+++ Data for this exercise +++
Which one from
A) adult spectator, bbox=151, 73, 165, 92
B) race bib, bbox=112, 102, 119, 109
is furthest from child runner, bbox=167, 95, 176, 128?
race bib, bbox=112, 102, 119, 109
+++
Exercise aim:
Reproduce the records above verbatim, line for line, without altering any character.

Answer below:
Which one from
A) adult spectator, bbox=151, 73, 165, 92
B) race bib, bbox=112, 102, 119, 109
is furthest from child runner, bbox=167, 95, 176, 128?
race bib, bbox=112, 102, 119, 109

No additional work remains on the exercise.